Toutefois, là où la Clio V fait fort, c’est sur les aides à la conduite. A commencer par celle qui arrivera d’ici la fin d’année : l’assistant d’autoroute et de trafic qui mêle régulateur actif de 160 km/h jusqu’à 0 km/h et centrage dans la voie. C’est une première pour une citadine et pour une Renault, qui le peut grâce à la nouvelle plateforme CMF-B qui est adaptée pour emporter les calculateurs nécessaires au système.
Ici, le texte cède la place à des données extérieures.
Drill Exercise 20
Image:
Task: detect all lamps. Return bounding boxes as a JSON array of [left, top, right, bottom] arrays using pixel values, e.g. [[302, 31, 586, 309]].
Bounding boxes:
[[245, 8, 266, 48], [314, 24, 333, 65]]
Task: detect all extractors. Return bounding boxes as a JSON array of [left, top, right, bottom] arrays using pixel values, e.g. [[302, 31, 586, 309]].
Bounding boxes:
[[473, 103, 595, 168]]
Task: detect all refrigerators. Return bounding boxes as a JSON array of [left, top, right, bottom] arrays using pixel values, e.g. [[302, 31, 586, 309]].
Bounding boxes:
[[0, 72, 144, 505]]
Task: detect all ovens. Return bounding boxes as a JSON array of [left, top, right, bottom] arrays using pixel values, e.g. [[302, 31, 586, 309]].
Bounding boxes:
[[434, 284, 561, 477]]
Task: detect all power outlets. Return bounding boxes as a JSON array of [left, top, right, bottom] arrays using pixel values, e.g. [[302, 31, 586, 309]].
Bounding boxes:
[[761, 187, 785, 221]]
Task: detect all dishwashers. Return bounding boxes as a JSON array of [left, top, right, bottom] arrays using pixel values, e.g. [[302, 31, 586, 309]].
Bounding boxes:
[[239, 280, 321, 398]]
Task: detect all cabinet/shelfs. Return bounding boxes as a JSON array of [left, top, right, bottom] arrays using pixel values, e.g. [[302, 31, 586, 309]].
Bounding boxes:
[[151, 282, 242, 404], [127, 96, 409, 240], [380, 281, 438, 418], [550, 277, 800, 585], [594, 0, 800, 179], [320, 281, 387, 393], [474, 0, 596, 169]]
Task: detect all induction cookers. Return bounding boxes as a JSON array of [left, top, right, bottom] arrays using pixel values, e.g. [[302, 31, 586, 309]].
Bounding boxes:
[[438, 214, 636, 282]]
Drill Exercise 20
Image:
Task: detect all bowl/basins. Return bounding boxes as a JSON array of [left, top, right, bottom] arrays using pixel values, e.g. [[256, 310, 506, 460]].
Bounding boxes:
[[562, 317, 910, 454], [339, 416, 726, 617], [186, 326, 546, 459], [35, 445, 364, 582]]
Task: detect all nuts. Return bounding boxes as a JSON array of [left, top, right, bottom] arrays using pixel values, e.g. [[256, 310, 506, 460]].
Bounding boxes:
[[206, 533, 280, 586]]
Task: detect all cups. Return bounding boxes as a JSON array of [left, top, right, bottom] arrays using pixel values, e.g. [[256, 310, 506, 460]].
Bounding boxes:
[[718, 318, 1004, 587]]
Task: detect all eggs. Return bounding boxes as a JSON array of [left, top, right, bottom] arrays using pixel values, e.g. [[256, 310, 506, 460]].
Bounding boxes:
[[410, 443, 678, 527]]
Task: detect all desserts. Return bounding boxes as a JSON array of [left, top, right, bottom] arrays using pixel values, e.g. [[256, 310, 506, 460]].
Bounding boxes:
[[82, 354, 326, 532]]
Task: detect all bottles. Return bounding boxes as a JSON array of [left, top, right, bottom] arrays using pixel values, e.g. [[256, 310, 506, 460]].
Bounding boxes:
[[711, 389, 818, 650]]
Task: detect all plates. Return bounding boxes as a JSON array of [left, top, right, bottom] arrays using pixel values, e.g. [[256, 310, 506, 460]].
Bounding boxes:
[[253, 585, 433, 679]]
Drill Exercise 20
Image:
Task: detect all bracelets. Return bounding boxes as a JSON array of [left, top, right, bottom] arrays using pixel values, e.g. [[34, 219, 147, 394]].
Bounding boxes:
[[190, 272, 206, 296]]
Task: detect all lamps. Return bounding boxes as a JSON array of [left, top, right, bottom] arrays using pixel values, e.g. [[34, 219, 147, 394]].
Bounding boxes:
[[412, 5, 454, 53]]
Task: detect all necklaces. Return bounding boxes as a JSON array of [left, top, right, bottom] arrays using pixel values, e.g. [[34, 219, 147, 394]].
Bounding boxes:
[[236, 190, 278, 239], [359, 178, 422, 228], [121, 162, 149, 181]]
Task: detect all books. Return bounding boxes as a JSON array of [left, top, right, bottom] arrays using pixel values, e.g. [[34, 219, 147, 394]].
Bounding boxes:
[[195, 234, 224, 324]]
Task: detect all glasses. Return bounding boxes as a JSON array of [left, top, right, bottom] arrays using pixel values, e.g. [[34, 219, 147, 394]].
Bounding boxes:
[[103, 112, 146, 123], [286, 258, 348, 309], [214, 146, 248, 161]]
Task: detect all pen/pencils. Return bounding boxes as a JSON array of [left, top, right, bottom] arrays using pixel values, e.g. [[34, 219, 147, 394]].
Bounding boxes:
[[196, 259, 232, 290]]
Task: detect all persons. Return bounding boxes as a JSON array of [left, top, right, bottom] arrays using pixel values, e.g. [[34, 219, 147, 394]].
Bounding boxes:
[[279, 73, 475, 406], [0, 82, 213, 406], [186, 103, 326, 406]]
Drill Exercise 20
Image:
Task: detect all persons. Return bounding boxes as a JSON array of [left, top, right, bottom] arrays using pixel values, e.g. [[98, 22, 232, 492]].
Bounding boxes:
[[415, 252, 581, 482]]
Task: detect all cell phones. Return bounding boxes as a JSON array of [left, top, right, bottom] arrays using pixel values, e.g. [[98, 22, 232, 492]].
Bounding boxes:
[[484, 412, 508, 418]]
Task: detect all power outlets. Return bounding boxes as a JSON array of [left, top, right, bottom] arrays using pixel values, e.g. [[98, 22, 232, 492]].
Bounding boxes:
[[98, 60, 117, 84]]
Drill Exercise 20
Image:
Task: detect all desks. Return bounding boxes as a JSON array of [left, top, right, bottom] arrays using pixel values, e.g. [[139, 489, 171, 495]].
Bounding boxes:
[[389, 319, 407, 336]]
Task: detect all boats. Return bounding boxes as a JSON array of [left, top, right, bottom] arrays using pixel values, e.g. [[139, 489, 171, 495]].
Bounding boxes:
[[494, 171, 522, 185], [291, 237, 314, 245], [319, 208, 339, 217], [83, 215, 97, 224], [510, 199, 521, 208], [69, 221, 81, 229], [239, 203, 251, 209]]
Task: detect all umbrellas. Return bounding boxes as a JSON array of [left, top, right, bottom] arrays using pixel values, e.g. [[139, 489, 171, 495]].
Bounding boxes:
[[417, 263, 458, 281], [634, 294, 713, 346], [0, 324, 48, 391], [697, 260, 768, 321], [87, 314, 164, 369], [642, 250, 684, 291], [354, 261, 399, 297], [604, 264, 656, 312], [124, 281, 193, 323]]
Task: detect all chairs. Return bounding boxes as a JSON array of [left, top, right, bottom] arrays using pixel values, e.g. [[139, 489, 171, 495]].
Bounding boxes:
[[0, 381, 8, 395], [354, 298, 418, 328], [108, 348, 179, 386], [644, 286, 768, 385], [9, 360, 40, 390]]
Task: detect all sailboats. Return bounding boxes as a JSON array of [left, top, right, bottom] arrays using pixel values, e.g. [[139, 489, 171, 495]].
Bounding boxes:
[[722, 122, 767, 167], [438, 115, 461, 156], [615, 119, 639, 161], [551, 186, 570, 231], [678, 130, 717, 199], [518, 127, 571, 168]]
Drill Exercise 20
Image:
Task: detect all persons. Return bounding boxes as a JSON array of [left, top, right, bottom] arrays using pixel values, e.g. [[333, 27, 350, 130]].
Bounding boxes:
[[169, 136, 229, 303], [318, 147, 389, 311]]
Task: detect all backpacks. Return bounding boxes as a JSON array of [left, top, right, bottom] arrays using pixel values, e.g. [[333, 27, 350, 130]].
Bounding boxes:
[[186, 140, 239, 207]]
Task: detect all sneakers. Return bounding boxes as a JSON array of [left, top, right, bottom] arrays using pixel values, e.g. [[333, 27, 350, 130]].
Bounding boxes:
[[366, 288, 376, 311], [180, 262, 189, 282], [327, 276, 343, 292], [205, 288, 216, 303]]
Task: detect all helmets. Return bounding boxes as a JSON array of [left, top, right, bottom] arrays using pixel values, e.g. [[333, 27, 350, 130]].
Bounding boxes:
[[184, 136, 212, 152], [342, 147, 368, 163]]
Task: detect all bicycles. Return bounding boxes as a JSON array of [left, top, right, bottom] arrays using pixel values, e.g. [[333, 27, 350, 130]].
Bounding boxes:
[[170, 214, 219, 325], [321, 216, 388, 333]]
D’ici la fin d’année, l’on pourra donc « déléguer » la conduite en embouteillage à la voiture, à l’image du Nissan Qashqai Propilot.

Avant l’arrivée de ces ADAS, il faut se « contenter » de l’alerte de franchissement de ligne avec rappel de maintien dans la file (à partir de 70 km/h, efficace même sur des marquages presque effacés au sol), l’affichage des limitations de vitesse à l’écran (dont l’information sera corroborée avec celle du GPS d’ici la fin d’année), l’avertisseur d’angle mort dans les rétroviseurs ainsi que le freinage automatique, tous nécessaires pour obtenir les 5 étoiles au crash test EuroNCap.

Destination : Monde

Avec les mêmes marchés de commercialisation que la Clio IV, la Clio V fera son nid en Europe occidentale, au Maghreb, en Turquie et jusqu’au Japon ou en Afrique du Sud. La conduite à droite arrive en octobre pour les anglais. Côté tarifs, le spectre élargi va de 14.100 euros (en Life SCe 65) jusqu’à 26.100 euros (BluedCi 115 Initiale Paris), mais pour la gamme au tarif démarre à 17.800 euros pour une TCe 100 Zen, et court jusqu’à 24.200 pour une RS Line BluedCi 115. Les flottes roulent en finition Business avec le TCe 100 (18.200 euros) et les BluedCi 95 et 115 (19.700 euros et 21.000 euros respectivement), tandis qu’une Clio Société (sans banquette arrière) est au programme aussi. Quant à notre modèle Intens 1,0 TCe 100, il est proposé à partir de 20.100 euros.

La nouvelle Clio aura deux usines de production pour commencer, Bursa en Turquie et Novo mesto en Slovénie, ainsi que Flins si un surcroît de production est nécessaire. A peu de choses près, la Clio a donc définitivement quitté les usines hexagonales (et notamment Dieppe où étaient fabriquées les Clio R.S.), tandis que Flins doit se concentrer sur la Zoé et la Micra. C’est un sujet qui pourra compter à l’heure du choix, même si ses rivales françaises 208 et C3 ne font pas mieux, étant originaires de Slovaquie.

Conclusion

En corrigeant les défauts reprochés à la Clio IV tout en en gardant les principaux atouts, Renault a mijoté une Clio V qui est plus qu’une « simple » mise à jour. La conception de cette cinquième Clio, codé BJA en interne, a représenté 5 ans de travail pour un millier de personnes chez Renault, soit l’un des plus gros projets du Groupe. L’habitacle, très soigné, le comportement routier, sain, les aides à la conduite dont certaines inédites sur le segment ainsi que l’architecture de gamme qui propose de l’essence, du Diesel et en 2020 de l’hybride (et pour l’électrique, la Zoé sera renouvelée sous peu) semblent autant d’atouts sur lesquels pourra s’appuyer la citadine, tout en capitalisant sur le succès commercial de la Clio IV, dont la courbe des ventes a atteint son plus haut en 2018, chose rare dans la carrière d’une voiture.

Le dilemme de ce « changement de la continuité », nous le disions en début d’article, est assez rare dans l’histoire du Losange. Seul cas majeur de proximité entre deux générations de citadines : le remplacement de la Renault 5 par la SuperCinq en 1984. Et déjà, si le style extérieur était une modernisation plutôt qu’une réinvention, tout changeait dans ce qui ne se voyait pas (moteur transversal, nouvelle plateforme, nouveaux matériaux, nouveaux moteurs…).

Dès lors, vous comprenez pourquoi cette Clio V nous apparaît comme une SuperClio. De quoi prolonger l’histoire de cette muse, écoulée pour la Clio IV à 2,6 millions d’unités, et produite depuis 1990 à 15 millions d’exemplaires : cela en fait, à ce jour, la voiture française la plus vendue dans le monde.